# Input:
# # # # #
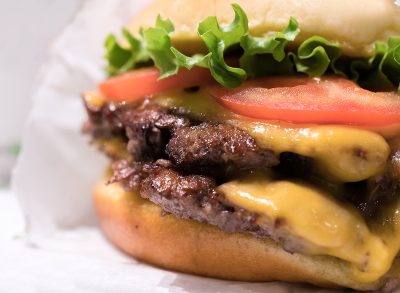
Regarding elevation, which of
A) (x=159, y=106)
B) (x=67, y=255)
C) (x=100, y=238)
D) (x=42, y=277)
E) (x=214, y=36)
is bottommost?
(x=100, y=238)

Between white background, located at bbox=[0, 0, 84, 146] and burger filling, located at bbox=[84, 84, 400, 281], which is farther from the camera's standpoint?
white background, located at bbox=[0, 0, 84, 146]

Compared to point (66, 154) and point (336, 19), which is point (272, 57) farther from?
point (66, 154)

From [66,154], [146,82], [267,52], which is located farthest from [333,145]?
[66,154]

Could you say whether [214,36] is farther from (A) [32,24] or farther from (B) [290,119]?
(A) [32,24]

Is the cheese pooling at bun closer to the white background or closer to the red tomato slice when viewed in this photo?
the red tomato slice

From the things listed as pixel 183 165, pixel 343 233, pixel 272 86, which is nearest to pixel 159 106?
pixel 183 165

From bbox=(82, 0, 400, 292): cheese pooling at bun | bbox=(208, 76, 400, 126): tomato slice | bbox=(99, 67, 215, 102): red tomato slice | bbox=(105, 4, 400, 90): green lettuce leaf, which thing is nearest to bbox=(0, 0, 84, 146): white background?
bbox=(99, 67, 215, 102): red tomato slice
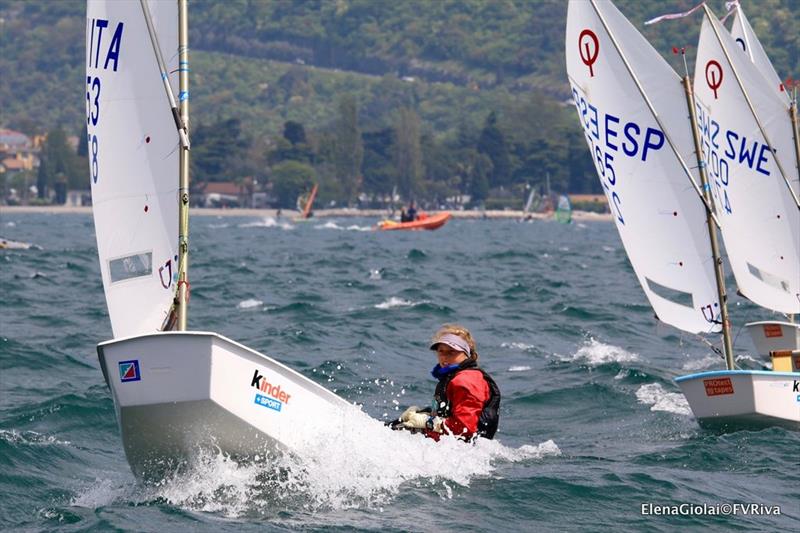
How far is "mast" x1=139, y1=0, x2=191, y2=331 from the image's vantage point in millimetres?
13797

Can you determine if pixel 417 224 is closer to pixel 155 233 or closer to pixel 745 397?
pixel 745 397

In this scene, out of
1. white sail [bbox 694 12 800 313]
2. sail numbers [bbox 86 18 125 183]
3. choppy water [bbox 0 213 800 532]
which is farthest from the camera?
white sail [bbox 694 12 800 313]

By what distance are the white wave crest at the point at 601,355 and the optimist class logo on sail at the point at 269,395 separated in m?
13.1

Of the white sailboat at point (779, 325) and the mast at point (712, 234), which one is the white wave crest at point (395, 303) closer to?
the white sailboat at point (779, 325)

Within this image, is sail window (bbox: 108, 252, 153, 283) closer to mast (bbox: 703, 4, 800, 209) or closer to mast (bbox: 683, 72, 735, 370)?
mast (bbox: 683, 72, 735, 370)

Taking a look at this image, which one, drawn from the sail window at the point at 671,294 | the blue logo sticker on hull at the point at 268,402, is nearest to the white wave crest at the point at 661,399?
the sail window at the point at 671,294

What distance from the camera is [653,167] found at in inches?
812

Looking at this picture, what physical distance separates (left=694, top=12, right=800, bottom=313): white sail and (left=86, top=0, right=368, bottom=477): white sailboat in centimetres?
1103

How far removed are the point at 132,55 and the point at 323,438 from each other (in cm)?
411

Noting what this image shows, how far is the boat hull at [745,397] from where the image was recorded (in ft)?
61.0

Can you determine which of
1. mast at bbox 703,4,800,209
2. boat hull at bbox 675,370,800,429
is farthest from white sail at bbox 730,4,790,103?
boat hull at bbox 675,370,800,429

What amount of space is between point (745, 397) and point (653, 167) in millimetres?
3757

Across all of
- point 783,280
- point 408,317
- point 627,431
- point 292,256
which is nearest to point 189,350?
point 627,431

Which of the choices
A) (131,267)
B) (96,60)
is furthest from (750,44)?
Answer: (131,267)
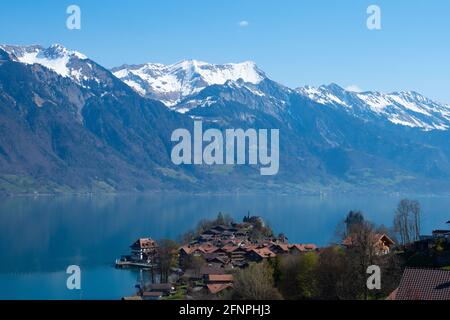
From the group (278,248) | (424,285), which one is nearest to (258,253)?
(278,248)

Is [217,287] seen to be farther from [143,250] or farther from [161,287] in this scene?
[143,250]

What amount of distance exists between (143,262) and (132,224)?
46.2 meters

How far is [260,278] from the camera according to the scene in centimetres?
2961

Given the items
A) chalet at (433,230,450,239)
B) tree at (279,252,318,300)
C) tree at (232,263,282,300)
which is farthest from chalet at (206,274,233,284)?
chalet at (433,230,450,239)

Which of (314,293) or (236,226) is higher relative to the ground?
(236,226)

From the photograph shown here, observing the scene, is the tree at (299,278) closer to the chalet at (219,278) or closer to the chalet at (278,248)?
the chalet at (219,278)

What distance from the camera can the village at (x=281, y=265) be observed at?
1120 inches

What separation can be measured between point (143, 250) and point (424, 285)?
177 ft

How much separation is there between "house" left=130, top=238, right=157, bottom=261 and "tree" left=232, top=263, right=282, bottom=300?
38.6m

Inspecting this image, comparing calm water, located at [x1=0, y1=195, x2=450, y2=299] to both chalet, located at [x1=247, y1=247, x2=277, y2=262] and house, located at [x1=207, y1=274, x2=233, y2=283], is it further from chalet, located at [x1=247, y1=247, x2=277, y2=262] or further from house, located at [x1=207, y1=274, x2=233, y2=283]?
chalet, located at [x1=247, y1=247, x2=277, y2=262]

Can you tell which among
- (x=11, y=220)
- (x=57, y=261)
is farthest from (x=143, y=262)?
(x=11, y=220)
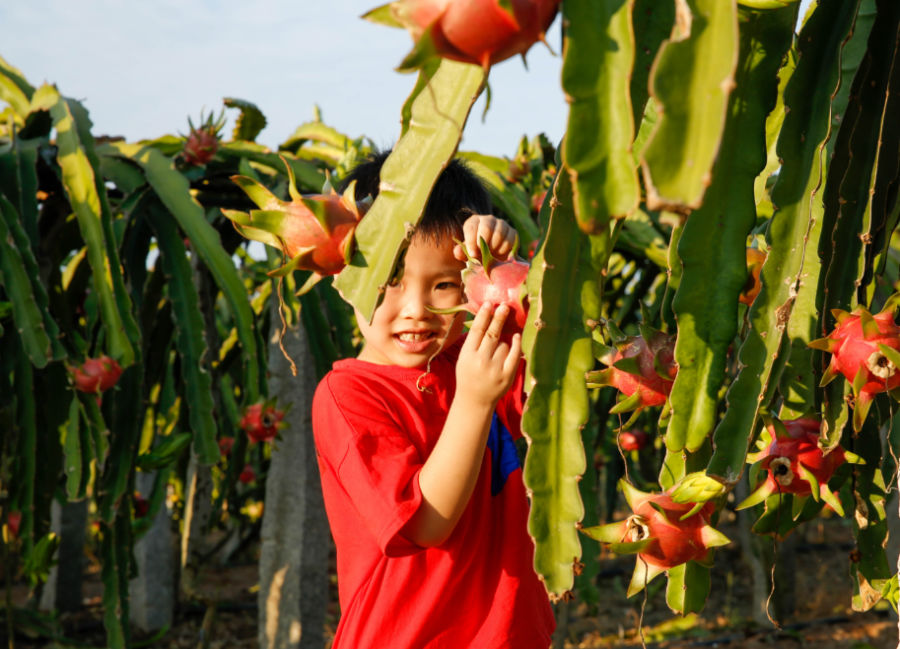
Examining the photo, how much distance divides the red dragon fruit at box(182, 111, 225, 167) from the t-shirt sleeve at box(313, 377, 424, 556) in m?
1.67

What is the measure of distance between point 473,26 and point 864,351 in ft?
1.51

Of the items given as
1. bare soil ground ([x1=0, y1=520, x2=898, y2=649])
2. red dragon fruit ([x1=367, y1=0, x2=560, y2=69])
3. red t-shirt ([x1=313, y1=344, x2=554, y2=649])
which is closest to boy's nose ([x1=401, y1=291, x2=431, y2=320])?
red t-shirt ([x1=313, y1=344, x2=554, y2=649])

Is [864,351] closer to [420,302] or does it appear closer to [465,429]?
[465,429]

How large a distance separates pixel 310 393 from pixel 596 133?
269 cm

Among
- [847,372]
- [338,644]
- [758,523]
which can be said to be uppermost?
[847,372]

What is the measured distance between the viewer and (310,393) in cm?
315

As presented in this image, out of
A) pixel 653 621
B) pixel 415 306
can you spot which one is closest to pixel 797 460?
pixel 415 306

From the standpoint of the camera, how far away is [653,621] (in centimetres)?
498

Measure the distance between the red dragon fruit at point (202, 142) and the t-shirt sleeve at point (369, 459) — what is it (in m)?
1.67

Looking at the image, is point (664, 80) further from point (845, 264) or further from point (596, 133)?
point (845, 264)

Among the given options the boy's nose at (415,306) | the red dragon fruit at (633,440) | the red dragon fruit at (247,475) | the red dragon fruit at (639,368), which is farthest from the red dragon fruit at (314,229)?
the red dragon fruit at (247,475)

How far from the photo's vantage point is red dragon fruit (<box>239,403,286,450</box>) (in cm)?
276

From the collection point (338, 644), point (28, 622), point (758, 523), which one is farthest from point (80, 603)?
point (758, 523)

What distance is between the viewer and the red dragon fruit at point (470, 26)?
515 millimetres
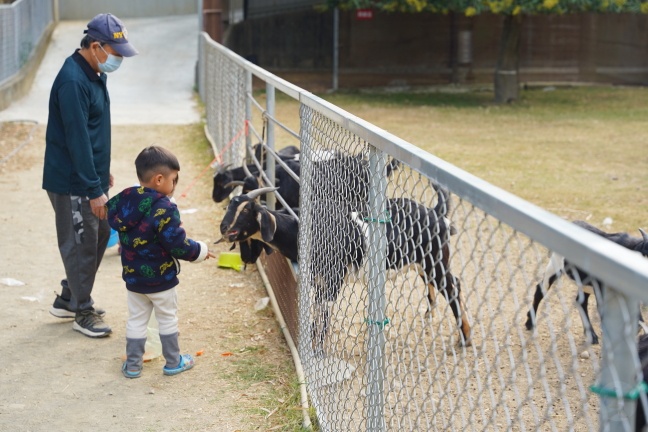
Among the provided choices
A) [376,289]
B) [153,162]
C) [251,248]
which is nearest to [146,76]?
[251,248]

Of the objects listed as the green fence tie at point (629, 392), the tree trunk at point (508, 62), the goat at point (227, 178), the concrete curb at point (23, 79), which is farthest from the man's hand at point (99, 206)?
# # # # #
# Task:
Render the lines of the records above as a Markdown table with columns headed "Row" and "Text", starting with the line that contains "Among the provided choices" and continuing through the end of the records. Number the rows in the "Row" column, put each line in the "Text" column, and omit blank lines.

# Answer to the exercise:
| Row | Text |
|---|---|
| 1 | Among the provided choices |
| 2 | A) [376,289] |
| 3 | B) [153,162] |
| 4 | C) [251,248] |
| 5 | which is nearest to [146,76]? |
| 6 | [251,248] |
| 7 | Of the objects listed as the green fence tie at point (629, 392), the tree trunk at point (508, 62), the goat at point (227, 178), the concrete curb at point (23, 79), which is farthest from the man's hand at point (99, 206)? |